## THE EXERCISE:
Quote word for word the lines in the items below, from the line containing "What is the total" through the last line of the items, inclusive.
-- start RECORD EXTRACTS --
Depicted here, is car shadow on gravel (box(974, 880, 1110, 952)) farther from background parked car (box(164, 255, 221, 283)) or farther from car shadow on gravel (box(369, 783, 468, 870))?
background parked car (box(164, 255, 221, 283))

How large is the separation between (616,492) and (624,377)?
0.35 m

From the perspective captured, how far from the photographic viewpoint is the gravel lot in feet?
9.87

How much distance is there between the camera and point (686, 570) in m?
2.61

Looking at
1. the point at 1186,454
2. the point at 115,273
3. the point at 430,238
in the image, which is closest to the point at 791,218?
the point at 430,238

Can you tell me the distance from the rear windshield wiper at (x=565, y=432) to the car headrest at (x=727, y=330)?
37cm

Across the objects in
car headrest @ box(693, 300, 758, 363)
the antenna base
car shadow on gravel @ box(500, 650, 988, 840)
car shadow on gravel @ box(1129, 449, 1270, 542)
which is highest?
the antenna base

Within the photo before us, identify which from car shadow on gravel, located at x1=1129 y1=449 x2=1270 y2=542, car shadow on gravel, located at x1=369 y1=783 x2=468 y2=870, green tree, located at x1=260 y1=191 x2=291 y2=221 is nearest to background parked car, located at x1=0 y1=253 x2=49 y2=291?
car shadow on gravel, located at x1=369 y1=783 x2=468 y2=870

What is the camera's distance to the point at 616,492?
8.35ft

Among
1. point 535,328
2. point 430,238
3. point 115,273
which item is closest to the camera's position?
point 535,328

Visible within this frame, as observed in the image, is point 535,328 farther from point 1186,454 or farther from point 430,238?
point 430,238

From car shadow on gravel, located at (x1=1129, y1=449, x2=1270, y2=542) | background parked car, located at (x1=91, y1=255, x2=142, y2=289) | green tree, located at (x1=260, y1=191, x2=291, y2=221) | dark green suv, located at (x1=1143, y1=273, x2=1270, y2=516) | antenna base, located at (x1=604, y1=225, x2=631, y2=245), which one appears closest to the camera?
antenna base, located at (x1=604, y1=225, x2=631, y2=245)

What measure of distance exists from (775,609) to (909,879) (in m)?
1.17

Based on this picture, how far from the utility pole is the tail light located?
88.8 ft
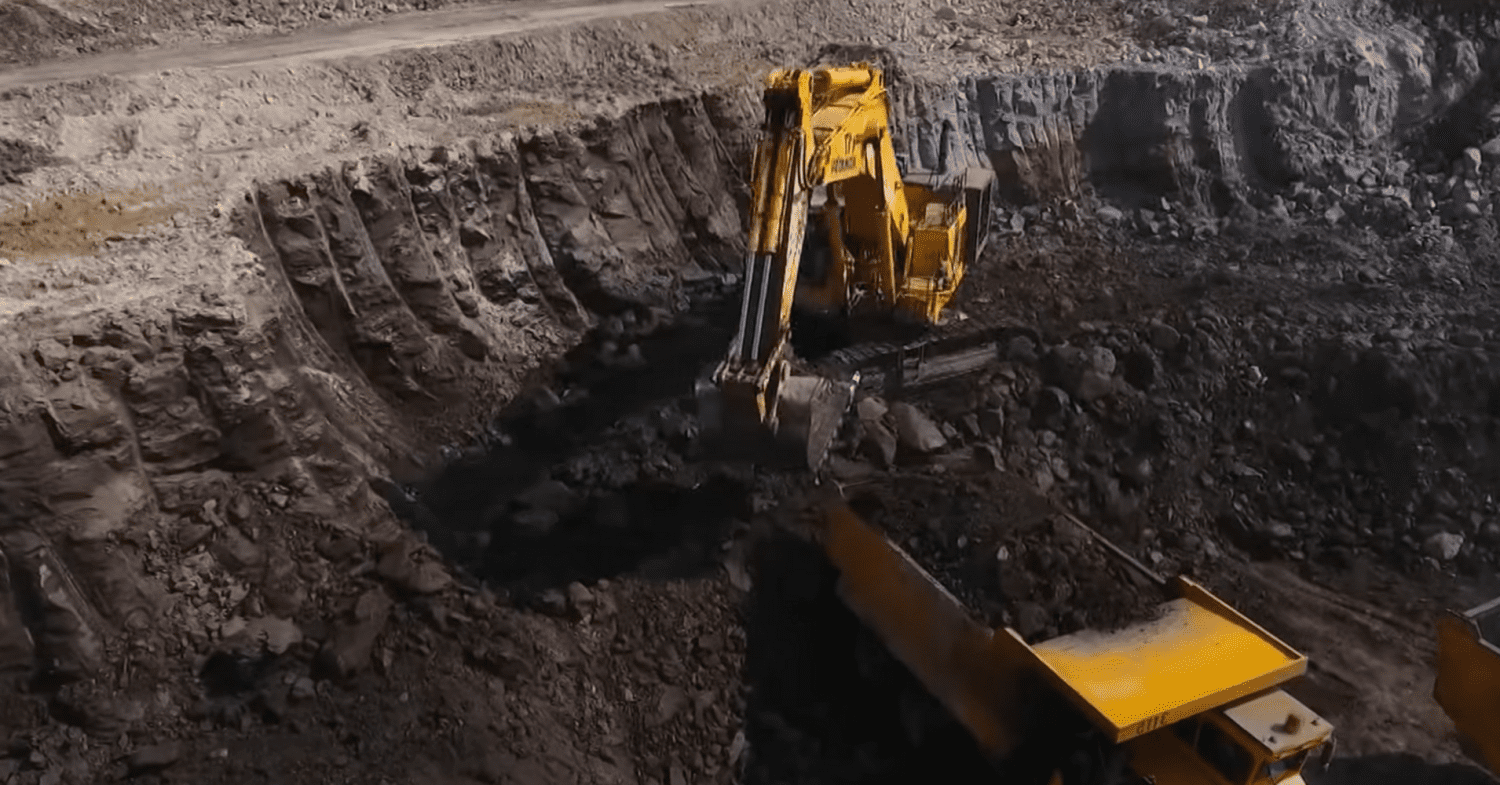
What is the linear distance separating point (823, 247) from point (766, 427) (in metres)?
4.16

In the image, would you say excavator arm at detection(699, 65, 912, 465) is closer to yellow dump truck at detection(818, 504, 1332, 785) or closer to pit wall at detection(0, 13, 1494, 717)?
yellow dump truck at detection(818, 504, 1332, 785)

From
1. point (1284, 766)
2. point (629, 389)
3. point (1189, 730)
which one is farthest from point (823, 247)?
point (1284, 766)

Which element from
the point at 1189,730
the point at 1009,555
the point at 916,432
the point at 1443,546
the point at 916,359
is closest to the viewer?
the point at 1189,730

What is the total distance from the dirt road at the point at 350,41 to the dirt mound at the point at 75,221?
306cm

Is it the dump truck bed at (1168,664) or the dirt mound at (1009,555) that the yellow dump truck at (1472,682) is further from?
the dirt mound at (1009,555)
-- end RECORD EXTRACTS --
## TASK SOLUTION:
What is the total distance from the dirt road at the point at 350,41 to the dirt mound at the point at 75,221?
306cm

Is it the dump truck bed at (1168,664) or the dirt mound at (1009,555) that the yellow dump truck at (1472,682) is further from?
the dirt mound at (1009,555)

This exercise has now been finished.